Sone Institute – Where Moth And Rust Consume

Front And Follow

Sone Institute - Where Moth And Rust ConsumeKick-starting Front and Follow‘s new series celebrating the past and present of some of the label’s regular contributors, the Sone Institute (after a six year hiatus) takes Ex Post Facto by the horns, presenting new work, along with a bonus download album of retrospective highlights and unreleased secrets from their archives.

The new work is brilliant, palpitating on snappy billiards and tinselled Chic shuffles as opener “I Only Exist” adds a discotheque sheen to some tasty left-field word association, then full of nibbling nubiles, “Summer Lightning” spins with soulful stabs and quick-stepped jivers.

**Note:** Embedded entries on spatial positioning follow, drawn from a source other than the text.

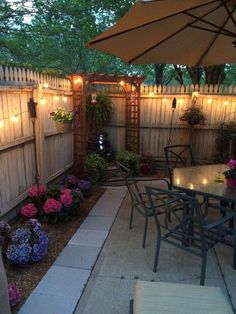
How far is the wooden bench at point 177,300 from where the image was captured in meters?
1.64

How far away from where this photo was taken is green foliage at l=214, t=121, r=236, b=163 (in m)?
6.00

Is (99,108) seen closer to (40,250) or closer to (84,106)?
(84,106)

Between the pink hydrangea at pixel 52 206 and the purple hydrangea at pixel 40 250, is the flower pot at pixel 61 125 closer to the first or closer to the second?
the pink hydrangea at pixel 52 206

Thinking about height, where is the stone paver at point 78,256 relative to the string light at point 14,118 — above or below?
below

The man behind the moniker, Roman Bezdyk, describes Where Moth And Rust Consume as a pop album, but it’s way better than what passes for pop nowadays. The album is light and airy, yes, but it debonairs an eclectic itch that raises it above the more radio-savvy releases out there, and even Idahos some interesting introspectives to boot. The hooks on “The Devil Works In Asda” are great, undercut euphorics rinsed in stiletto(ed) focus and angled cuts. There’s some lovely synth texturing too, notched and knotted with rhythmics, spraying out in groovesome cinematics. Each track muses with plenty of sway-ability — then Roman inserts a surprise bit of solemn choiring attached to a dirgey fairytale to mix things up. The Pram-like Sargasso Sea-sawing of “Justice” (a firm favourite with me) hits some lovely whippy beatitudes as harmonic choirs curl the sizzling keystrokes and distressed dynamics knife up the soft underbelly.

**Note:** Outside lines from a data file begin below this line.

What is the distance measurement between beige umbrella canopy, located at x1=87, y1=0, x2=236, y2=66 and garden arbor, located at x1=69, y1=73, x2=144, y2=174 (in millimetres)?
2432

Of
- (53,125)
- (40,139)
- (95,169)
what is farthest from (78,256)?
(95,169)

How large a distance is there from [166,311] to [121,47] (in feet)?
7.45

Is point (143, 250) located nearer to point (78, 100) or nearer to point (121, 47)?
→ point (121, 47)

“A Gilded Cage” enthusiastically spreads itself into an odd roast of reggae, full of surprising sonic returns, then Roman sets a Kraftwerkian rosiness amongst the electronic pigeons on “Glass Arena”; but it’s the creepy undulations of “Oblique Messages” that really get my vote, a shivering introspection with eavesdropping vocals that scatter-cushion odd asthmatics and Morse-coded noirs that shimmer like a ghosty DDR flashback. A twilighting irrigation that garnishes the album’s departure point of ‘God Bless You” with its decaying melody full of butterflying dust and scratches that slowly burrow under your skin in uneasy pastorals, a vibe the (downloaded) eighteen-track accomplice Past And Spared mines superbly.